The tool functions as a full-fledged agent: it takes a general goal, breaks it into smaller steps and works through them over an extended period, rather than generating a single reply at a time. Before taking an action deemed sensitive, such as sending a message to a client or approving a transaction, it asks the user for confirmation.
What ChatGPT Work Can Do
The system connects to the tools companies use every day: Slack, Microsoft Teams, Gmail, Google Drive, Salesforce, SharePoint, calendars and project management systems. That lets it gather scattered notes, drafts and ideas from various sources on its own and turn them into a finished document ready to send out.
The app also has a built-in browser with a Computer Use feature that lets the agent click through and fill out web forms the way a human would. Separately, OpenAI released ChatGPT Sites in public beta, a feature for building and publishing simple websites directly from the chat interface.
Codex Joins the Chat App
The biggest change from OpenAI's earlier tools is folding Codex, previously a standalone coding agent, into the main ChatGPT interface. In practice, that means someone with no programming experience can ask the agent to handle a task that requires writing code, such as building a simple data analysis tool, without switching between apps.

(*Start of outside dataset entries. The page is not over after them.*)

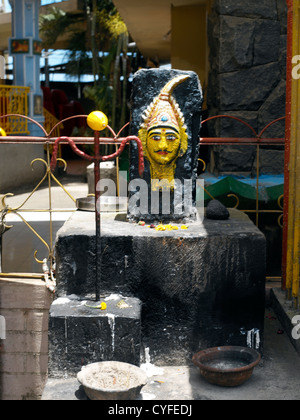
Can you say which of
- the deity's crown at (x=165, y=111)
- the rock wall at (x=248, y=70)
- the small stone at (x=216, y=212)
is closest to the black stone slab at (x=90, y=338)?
the small stone at (x=216, y=212)

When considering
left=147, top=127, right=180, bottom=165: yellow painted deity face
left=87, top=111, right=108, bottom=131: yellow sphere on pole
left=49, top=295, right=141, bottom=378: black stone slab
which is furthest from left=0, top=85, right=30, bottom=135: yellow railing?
left=49, top=295, right=141, bottom=378: black stone slab

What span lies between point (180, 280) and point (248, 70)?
3589 mm

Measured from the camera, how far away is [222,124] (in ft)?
21.6

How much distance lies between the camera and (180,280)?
370 cm

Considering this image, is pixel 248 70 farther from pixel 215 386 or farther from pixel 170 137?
pixel 215 386

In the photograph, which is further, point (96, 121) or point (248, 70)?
point (248, 70)

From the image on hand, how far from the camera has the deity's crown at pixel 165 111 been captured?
402cm

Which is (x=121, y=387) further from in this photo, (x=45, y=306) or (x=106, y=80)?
(x=106, y=80)

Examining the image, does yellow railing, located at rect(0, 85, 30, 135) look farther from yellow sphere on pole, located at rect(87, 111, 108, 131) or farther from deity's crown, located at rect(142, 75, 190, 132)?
yellow sphere on pole, located at rect(87, 111, 108, 131)

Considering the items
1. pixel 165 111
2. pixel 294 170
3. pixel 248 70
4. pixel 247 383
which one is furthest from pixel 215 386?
pixel 248 70

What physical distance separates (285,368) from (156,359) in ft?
2.65

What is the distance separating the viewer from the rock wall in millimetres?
6453

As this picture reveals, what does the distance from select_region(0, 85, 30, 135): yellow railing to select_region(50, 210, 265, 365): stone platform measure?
850cm

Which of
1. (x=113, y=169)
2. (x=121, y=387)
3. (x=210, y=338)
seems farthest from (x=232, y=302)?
(x=113, y=169)
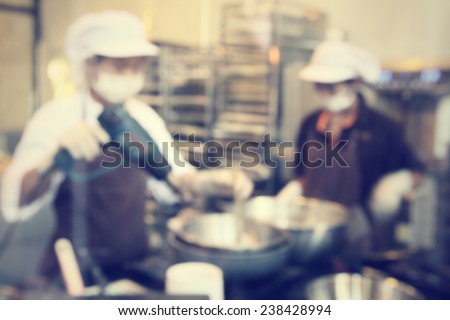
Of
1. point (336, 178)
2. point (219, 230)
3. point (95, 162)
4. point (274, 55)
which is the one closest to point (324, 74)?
point (274, 55)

OpenAI describes this as a step toward a super-app for office workers, where writing, coding, information search and task automation all happen in one place. The company stresses the tool is aimed mainly at employees without technical expertise, not professional developers.
Every company today is thinking hard about spending and the value it's getting back for AI - Sam Altman, CEO of OpenAI
The Office Agent Race
The launch fits into a wider trend of agentic office tools, which Anthropic (Claude Cowork) and Microsoft (Copilot Cowork) have also announced in recent months. The debut of Claude Cowork previously triggered sell-offs in software and professional services stocks, as investors worried AI agents would start replacing work previously done by consultants and office assistants.

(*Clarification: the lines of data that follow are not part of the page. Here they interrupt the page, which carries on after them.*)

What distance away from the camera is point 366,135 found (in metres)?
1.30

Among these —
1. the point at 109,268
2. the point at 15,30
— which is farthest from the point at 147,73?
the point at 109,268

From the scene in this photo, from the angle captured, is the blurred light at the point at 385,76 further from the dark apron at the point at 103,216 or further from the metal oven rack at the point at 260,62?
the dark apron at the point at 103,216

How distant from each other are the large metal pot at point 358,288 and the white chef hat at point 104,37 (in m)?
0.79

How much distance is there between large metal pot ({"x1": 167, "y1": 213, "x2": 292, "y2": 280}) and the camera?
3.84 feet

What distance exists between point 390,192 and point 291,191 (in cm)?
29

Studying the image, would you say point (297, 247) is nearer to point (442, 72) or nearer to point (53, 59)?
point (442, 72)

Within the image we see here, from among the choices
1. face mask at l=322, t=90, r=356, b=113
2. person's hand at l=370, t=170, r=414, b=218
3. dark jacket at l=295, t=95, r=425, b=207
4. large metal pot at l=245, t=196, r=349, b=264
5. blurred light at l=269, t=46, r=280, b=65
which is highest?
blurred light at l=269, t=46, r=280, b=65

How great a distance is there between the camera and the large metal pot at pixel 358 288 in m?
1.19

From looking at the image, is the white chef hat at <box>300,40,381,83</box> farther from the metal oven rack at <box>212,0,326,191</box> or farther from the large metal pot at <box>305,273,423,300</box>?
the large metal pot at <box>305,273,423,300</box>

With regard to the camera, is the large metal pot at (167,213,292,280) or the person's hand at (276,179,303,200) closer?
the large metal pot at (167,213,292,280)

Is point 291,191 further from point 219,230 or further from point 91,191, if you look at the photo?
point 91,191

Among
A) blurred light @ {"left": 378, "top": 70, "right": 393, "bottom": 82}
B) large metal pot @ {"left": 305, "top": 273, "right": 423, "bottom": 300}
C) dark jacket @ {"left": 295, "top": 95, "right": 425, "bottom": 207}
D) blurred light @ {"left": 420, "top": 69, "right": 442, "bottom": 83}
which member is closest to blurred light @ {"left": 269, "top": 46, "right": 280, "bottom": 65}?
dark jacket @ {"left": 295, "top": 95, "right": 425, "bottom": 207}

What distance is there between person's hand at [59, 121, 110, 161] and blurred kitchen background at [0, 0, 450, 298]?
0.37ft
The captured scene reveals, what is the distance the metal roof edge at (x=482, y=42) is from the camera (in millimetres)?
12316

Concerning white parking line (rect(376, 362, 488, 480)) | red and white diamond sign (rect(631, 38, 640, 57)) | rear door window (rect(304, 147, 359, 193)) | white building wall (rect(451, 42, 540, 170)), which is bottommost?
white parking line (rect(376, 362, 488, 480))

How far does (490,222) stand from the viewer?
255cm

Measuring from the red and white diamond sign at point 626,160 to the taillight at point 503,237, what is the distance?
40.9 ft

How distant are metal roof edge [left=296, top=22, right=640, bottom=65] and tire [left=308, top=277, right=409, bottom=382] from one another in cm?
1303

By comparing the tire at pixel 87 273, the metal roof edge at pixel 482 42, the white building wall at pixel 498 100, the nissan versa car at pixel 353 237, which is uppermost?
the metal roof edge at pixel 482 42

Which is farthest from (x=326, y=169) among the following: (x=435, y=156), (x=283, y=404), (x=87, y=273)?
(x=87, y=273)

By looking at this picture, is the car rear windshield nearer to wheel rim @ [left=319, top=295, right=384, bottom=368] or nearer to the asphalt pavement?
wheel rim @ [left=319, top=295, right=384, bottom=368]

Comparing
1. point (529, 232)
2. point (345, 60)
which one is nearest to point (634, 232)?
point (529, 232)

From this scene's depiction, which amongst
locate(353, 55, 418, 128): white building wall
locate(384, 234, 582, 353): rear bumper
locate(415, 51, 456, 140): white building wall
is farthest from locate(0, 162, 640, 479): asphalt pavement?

OpenAI already has more than a million users - Holger Mueller, analyst at Constellation Research
Analysts point out that ChatGPT Work is above all an attempt to win over corporate customers as OpenAI prepares for a stock market listing. The same day the tool launched also saw the announcement that Fidji Simo was stepping down as the company's number two, underscoring just how turbulent a period of change OpenAI is currently going through.
What It Means for Polish Companies
For Polish businesses on paid ChatGPT plans, this means a new tool for automating office work without having to hire additional IT specialists, at least in theory. In practice, integration with tools like SharePoint or Salesforce means the biggest benefits will go to companies that had already invested in those systems.
At the same time, the growing number of competing office agents, from Claude Cowork to Copilot Cowork, means companies will need to compare not just subscription prices but also which tool integrates better with their existing technology stack. That's a decision worth postponing until vendors publish more data on how effective these agents actually are in specific industries.